The health plan denies payment if a patient goes to an emergency department and the diagnosis is not a true emergency.
Patients' lives are at risk with Anthem's policy denying coverage for emergency department visits that turn out to be something other than a real emergency, and it is only a matter of time before someone dies as a result of the policy, a leading emergency department physician says.
Anthem BlueCross BlueShield is only likely to abolish the rule after the death of a patient who was afraid to go to the ER for fear of being saddled with paying the entire bill out of pocket, says Ryan Stanton, MD, an emergency medicine physician and CEO of Everyday Medicine in Lexington, Kentucky.
Stanton also works with the American College of Emergency Physicians (ACEP) to educate the public and the healthcare industry on emergency medicine.
Certain death?
Stanton says that death is inevitable.
"They're not going to change it until somebody dies and they get sued.
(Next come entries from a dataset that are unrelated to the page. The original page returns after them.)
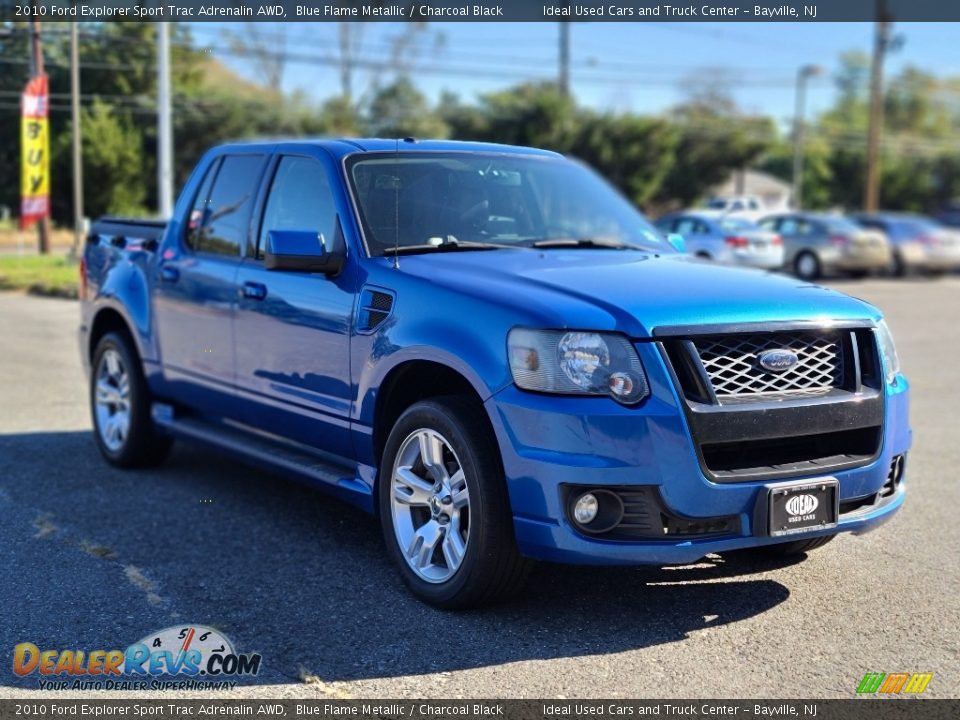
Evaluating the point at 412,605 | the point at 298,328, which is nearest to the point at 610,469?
the point at 412,605

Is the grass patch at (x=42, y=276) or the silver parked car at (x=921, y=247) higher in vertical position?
the silver parked car at (x=921, y=247)

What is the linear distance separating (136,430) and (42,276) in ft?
53.2

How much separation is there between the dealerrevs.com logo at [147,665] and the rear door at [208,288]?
2043mm

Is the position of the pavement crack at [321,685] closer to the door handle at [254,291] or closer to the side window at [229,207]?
the door handle at [254,291]

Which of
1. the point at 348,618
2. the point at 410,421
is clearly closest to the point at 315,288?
the point at 410,421

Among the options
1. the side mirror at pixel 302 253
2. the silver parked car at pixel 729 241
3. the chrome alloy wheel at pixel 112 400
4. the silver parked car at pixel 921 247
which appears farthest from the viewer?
the silver parked car at pixel 921 247

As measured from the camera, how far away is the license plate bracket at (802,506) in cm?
416

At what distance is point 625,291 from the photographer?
443 cm

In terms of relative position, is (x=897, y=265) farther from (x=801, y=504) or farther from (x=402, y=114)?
(x=801, y=504)

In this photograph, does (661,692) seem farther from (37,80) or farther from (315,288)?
(37,80)

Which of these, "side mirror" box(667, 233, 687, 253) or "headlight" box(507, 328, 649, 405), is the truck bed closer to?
"side mirror" box(667, 233, 687, 253)

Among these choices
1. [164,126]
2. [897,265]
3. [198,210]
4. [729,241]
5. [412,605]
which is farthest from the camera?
[897,265]

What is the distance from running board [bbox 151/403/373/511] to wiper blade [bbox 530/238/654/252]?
55.4 inches

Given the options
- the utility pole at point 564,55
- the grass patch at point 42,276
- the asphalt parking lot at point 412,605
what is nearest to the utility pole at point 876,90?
the utility pole at point 564,55
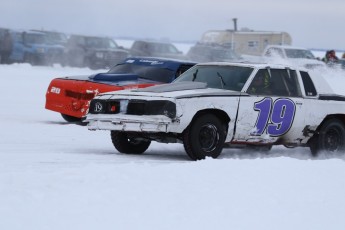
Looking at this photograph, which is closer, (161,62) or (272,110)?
(272,110)

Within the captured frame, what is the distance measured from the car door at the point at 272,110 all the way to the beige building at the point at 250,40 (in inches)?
1285

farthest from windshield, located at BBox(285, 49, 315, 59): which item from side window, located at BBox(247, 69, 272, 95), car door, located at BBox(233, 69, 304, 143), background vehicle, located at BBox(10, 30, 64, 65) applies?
side window, located at BBox(247, 69, 272, 95)

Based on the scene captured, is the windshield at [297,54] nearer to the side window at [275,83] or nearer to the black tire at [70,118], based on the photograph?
the black tire at [70,118]

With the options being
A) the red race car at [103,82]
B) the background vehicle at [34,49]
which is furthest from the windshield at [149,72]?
the background vehicle at [34,49]

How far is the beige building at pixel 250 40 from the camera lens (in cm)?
4391

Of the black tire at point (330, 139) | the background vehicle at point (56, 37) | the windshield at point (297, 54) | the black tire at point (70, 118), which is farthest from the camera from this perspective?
the background vehicle at point (56, 37)

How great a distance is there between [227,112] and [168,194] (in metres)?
3.47

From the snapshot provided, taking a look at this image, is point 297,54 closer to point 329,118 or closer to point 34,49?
point 34,49

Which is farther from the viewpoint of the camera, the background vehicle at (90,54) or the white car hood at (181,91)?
the background vehicle at (90,54)

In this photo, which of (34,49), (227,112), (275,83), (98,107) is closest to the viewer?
(227,112)

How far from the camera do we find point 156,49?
36688mm

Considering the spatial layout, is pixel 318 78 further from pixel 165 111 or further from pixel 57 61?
pixel 57 61

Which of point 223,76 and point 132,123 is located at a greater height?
point 223,76

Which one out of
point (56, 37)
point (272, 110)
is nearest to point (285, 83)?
point (272, 110)
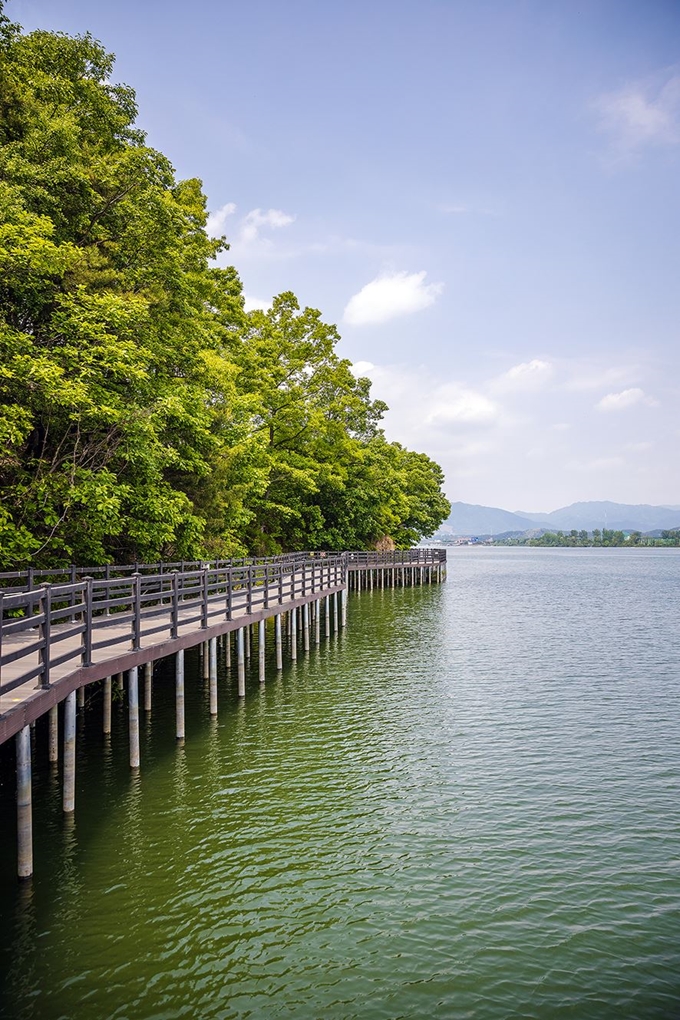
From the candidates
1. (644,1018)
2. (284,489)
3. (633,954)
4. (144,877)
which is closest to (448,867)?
(633,954)

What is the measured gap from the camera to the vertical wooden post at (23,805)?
943 centimetres

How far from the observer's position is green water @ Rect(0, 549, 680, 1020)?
7.50m

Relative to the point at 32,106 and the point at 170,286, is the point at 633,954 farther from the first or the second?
the point at 32,106

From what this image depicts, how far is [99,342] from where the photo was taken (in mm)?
18656

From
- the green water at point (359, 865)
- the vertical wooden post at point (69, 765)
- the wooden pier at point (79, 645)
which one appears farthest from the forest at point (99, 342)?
the vertical wooden post at point (69, 765)

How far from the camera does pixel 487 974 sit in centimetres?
778

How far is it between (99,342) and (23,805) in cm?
1247

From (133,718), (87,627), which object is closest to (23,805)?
(87,627)

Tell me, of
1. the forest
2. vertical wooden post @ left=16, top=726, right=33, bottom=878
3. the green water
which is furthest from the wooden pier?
the forest

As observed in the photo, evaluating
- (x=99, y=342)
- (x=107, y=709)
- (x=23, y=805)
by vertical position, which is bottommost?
(x=107, y=709)

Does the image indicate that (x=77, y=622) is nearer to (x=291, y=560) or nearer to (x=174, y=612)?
(x=174, y=612)

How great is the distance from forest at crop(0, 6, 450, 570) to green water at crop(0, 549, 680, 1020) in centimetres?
524

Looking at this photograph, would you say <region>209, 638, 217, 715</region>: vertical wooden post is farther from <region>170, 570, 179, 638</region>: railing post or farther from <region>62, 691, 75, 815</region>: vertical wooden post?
<region>62, 691, 75, 815</region>: vertical wooden post

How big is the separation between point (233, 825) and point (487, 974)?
5.00 m
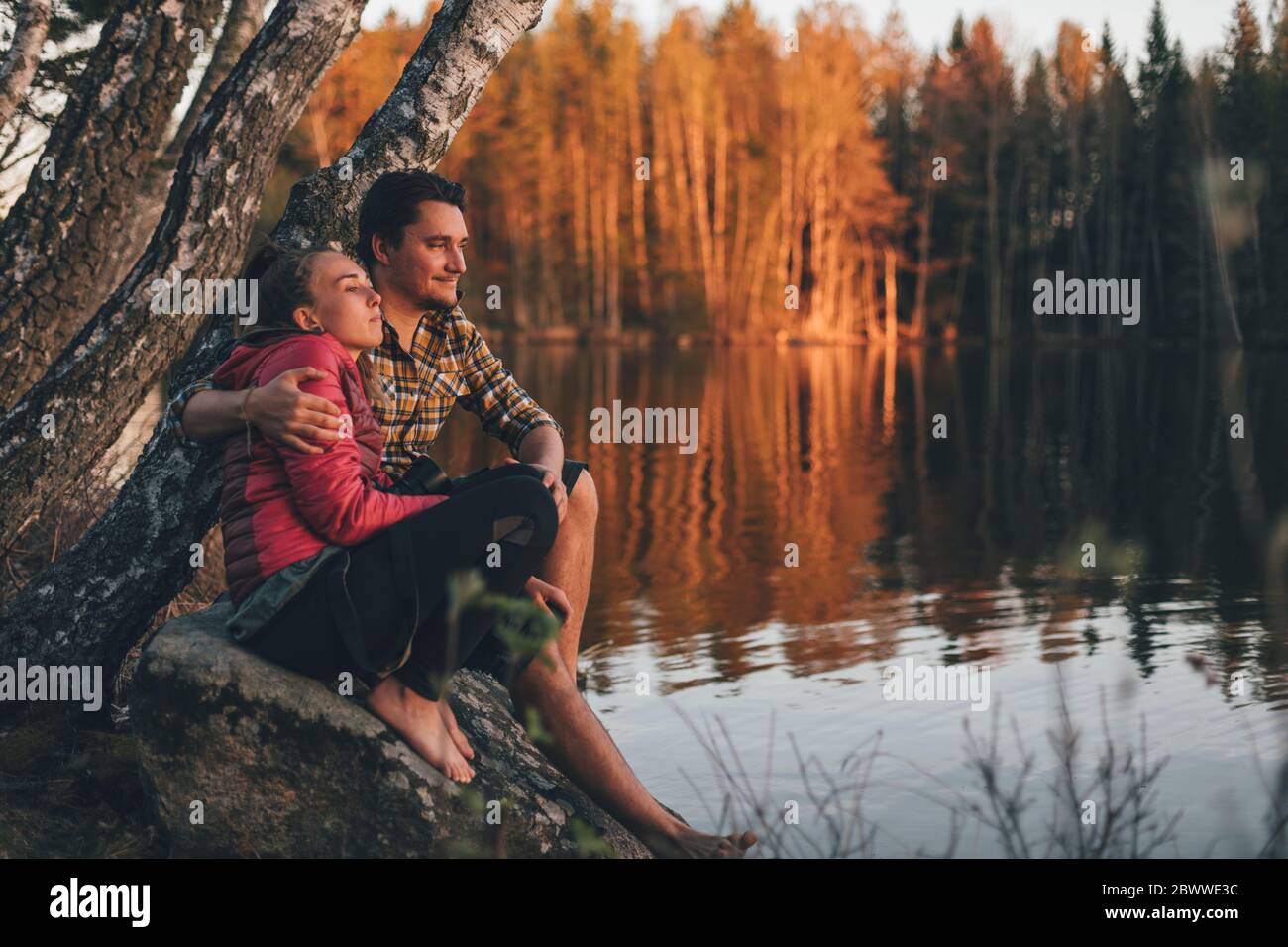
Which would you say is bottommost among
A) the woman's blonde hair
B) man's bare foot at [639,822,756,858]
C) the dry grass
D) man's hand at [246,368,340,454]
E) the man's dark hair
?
the dry grass

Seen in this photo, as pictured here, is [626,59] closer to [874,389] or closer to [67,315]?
[874,389]

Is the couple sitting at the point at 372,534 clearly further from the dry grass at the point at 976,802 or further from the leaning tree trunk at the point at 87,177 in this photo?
the leaning tree trunk at the point at 87,177

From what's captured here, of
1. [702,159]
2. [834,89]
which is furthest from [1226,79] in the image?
[702,159]

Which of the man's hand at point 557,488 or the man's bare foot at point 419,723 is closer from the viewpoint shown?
the man's bare foot at point 419,723

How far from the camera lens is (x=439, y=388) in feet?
14.9

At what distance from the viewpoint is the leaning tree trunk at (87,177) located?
213 inches

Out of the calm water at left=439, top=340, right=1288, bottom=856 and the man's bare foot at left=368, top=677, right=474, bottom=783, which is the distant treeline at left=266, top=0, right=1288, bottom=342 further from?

That is going to happen at some point," Stanton says.
ACEP has opposed Anthem's policy since it was first introduced in some states in 2017, calling it a clear violation of the national prudent layperson standard, which requires that insurance coverage be based on a patient's symptoms rather than the final diagnosis.
It also prohibits insurance companies from requiring patients to seek prior authorization before seeking emergency care.
The prudent layperson standard is more than just a good idea. It is codified in the Patient Protection and Affordable Care Act and specific laws in in 30 states.
Answers sought
ACEP recently launched a new video explaining how Anthem's policy hurts patients. In a letter, Sen. Claire McCaskill (D-MO) has asked Anthem's CEO to provide answers and access to internal documents that would help consumers and healthcare providers better understand how the health plan applies the policy.
Anthem has declined to release its list of which diagnoses it will not pay for in the ER. There apparently has been no response to the senator's request, and Anthem declined to comment for this article.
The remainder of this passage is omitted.